“Dragon Girls” – 2013 Melbourne International Film Festival Review

Chen Xi, 15, takes time away from training to question the widely-accepted institution of family in modern China. (photo courtesy of the Melbourne International Film Festival)
Chen Xi, 15, takes time away from training to question the widely-accepted institution of family in modern China. (photo courtesy of the Melbourne International Film Festival)

Although the storyline zigzags as dizzily as its subjects’ quick-as-lightning martial arts routines, “Dragon Girls” is a compelling documentary that not only shows a backbreaking perspective of tradition largely hidden from public view, but also its quizzical place in China as the rest of the country modernizes around it.

The film opens and closes with wide-angle shots of boys and girls performing synchronized kung fu exercises outdoors.

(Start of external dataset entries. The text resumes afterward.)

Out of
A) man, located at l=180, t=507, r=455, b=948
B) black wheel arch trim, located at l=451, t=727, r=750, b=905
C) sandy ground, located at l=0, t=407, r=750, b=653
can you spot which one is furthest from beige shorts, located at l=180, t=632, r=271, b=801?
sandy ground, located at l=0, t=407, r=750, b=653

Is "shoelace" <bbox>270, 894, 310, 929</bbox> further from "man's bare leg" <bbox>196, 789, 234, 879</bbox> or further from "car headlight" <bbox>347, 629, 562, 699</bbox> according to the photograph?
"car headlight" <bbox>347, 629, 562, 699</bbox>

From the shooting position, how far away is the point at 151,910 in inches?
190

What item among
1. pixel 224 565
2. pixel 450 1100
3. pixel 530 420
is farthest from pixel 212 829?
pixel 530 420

With battle cries serving as the soundtrack, the scene is not unlike a Zhang Yimou wartime epic. As it turns out, each of the performers attends the Shaolin Taogu School of Martial Arts, home to 35,000 students, teachers and trainers in the Yenan Province.  Unlike the Shaolin Temple, its famed Buddhist neighbor, the Shaolin Taogu is the largest non-government funded school in the country, taking in anyone who can fill out the registration form.

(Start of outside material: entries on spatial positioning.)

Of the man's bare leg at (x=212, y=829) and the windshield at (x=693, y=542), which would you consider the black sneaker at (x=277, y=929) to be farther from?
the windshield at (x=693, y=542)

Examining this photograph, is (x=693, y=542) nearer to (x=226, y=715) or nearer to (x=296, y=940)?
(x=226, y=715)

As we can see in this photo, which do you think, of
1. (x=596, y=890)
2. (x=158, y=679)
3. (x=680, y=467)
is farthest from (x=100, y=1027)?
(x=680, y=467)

“Dragon Girls” focuses on the females in the school, and in the footage, there seem to be just as many women as there are men training to be martial artists. Six girls are featured in the documentary, and while their intersecting storylines at times bog down the film, there are a couple that are noteworthy. One of those is the youngest, a 9-year-old named Xin Chen Xi. Simultaneously demonstrating childlike charm and a jadedness about the world, she leaves home at the age of 7 while her parents struggle to make a living as melon farmers. Like most of the children and adolescents training at the Shaolin Taogu, Xin is the typical example of the student who travels hundreds of miles to attend the school not because of her God-given talents, but rather because her parents can’t afford to feed her or don’t know how to discipline her.  The same is true of another subject of the film, Huang Luolan, a teenager who manages to run away from the jail-like confines of her surroundings. 

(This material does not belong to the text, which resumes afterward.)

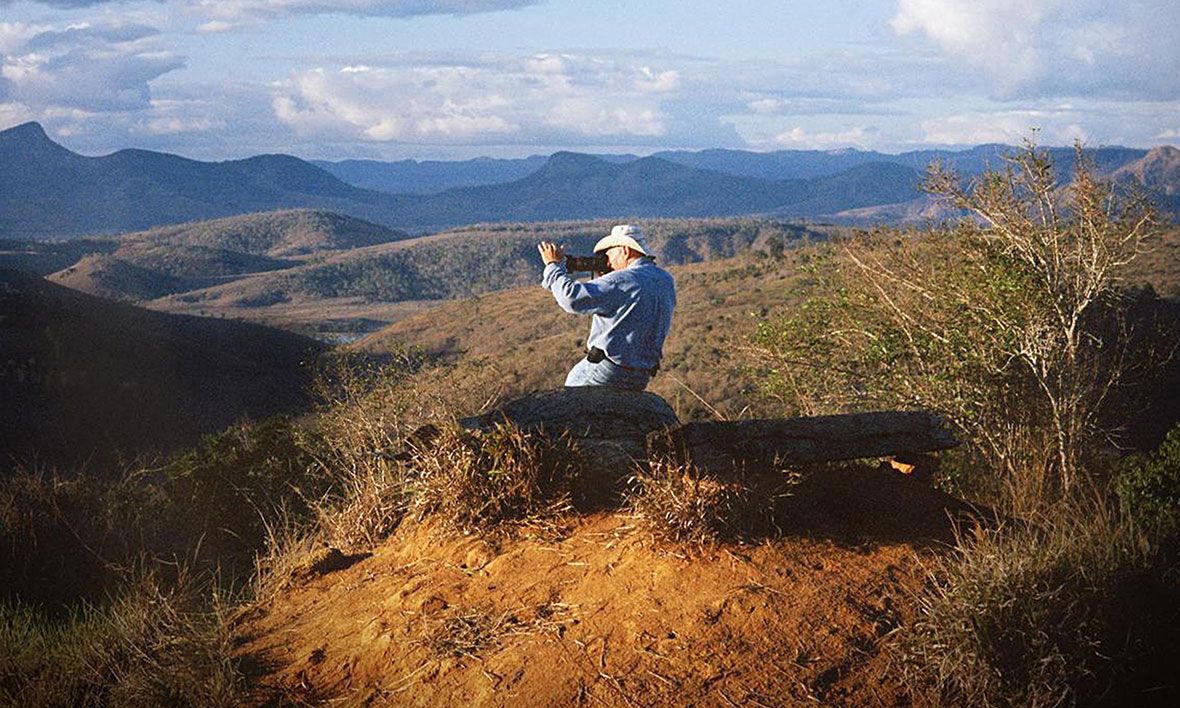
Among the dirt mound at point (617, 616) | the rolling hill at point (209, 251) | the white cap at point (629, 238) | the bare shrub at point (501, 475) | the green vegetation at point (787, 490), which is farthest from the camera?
the rolling hill at point (209, 251)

By choosing girls as the subject of this film, director Inigo Westmeier is able to introduce a whole range of issues beyond kung fu facing modern China, such as the divide between rich and poor, the one-child policy, the preference toward boys over girls, the cultural need to “save face,” and the institution of family teetering between personal relationships versus a financial need to survive.  As such, these are heavy subjects to pack into 93 minutes, and the story loses its way when it is infused with a bit too many folk tales and philosophical musings.  Still, “Dragon Girls” is an extremely gripping watch. Beneath the flashy sword skills, acrobatics and steely determination is a dark undertone as these children train for recognition and national glory.  After all, when a 9-year-old tells the filmmaker that “tears are an expression of weakness,” there is more to those words than mere preparation for a competition.